I used regular colored concrete blocks for my tortoises borrow because it had holes down through it. Instead of cementing it, I packed wet mud down into the holes with a stick. I did eventually make changes to it by making it longer and I have to say it didn’t want to come apart with the dried hard mud holding it together. The concrete block doesn’t look as nice as the brick, but it is strong and also provides a planter above.

Oh I just now noticed that this was an old thread. I thought you just did this.


----------



## Team Gomberg (Jul 5, 2015)

@JohnnyB65 You are absolutely right though. I moved and was able to give all the brick to a friend. Had it been cemented...well... Based on your car jack story, you get it. That was hilarious btw..


----------



## Tort Love (Jul 5, 2015)

Team Gomberg said:


> It was brought to my attention that Luke Skywalker's tort house wouldn't offer him a cool enough retreat during our warm/hot SoCal weather.
> 
> The thread to see his house is here:
> http://tortoiseforum.org/threads/new-outdoor-cdt-house.90294/#post-841444
> ...

Supplied information →
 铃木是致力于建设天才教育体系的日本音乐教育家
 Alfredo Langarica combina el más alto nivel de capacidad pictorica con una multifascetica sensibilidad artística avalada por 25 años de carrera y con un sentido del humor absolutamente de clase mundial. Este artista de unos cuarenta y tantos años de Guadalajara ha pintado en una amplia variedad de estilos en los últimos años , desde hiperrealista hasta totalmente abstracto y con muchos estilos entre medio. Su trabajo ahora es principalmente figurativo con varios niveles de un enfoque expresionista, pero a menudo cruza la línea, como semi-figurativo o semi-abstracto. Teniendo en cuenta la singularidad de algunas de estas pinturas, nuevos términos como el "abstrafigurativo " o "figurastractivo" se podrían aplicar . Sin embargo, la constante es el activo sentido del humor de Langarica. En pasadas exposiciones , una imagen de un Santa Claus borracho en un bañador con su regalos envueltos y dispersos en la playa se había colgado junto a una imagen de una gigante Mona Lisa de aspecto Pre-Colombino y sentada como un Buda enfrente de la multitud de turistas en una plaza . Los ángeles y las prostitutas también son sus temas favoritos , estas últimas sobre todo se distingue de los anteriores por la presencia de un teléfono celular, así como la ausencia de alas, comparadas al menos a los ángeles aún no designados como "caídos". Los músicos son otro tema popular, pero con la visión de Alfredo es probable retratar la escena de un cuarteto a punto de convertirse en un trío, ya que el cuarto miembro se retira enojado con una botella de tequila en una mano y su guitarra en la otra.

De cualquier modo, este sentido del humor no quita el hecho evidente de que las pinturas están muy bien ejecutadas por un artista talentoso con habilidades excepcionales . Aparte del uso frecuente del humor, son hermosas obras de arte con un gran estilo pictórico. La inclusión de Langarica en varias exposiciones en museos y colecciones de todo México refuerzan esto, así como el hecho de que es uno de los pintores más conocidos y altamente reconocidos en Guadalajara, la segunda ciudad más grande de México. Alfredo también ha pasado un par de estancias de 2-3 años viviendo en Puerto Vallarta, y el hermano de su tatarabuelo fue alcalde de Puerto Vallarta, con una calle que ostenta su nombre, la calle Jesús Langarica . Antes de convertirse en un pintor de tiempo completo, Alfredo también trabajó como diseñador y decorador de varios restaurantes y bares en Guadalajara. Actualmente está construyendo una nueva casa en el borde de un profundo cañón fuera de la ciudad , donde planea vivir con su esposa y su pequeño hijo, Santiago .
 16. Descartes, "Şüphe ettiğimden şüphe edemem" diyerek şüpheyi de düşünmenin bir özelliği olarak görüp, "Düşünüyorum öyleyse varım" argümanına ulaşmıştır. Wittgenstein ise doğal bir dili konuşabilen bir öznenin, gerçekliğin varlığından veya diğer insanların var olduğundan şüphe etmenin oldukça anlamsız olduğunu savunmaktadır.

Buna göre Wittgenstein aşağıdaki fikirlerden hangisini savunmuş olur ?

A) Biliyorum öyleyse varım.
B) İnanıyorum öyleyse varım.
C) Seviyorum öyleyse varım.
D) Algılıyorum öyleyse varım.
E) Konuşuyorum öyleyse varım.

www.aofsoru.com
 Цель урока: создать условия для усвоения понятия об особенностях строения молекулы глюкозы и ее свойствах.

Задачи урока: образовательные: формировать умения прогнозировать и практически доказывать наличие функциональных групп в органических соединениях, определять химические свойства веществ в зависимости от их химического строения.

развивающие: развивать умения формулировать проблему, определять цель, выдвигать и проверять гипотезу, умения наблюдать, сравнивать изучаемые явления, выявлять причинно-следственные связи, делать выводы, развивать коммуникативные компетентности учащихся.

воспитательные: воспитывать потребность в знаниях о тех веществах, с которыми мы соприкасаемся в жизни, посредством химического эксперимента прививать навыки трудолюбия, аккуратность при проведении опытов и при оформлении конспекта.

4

About this exercise → Continue the forum thread on building a tortoise burrow, starting after its last line. The items are not needed for this.

Result of the exercise →
Love this very cool and so cute


----------



## Jacqui (Jul 6, 2015)

JohnnyB65 said:


> Hi Heather, it looks good and I have to tell you that it is probably better to not cement them in place just in case you ever want to make changes. I built an above ground pond many years ago and cemented it all together, but after about 5 or 6 years later I decided that I wanted to move the pond. I had cemented it so well that I could not break it apart and had to use a car jack to lift it up and roll it out on pipes.
> 
> Now I only build things that can be taken apart. I used Patio Wall Blocks for my second pond without the concrete and have made numerous changes over the years.
> 
> ...



I love the look you ended up with this by using the choices you made.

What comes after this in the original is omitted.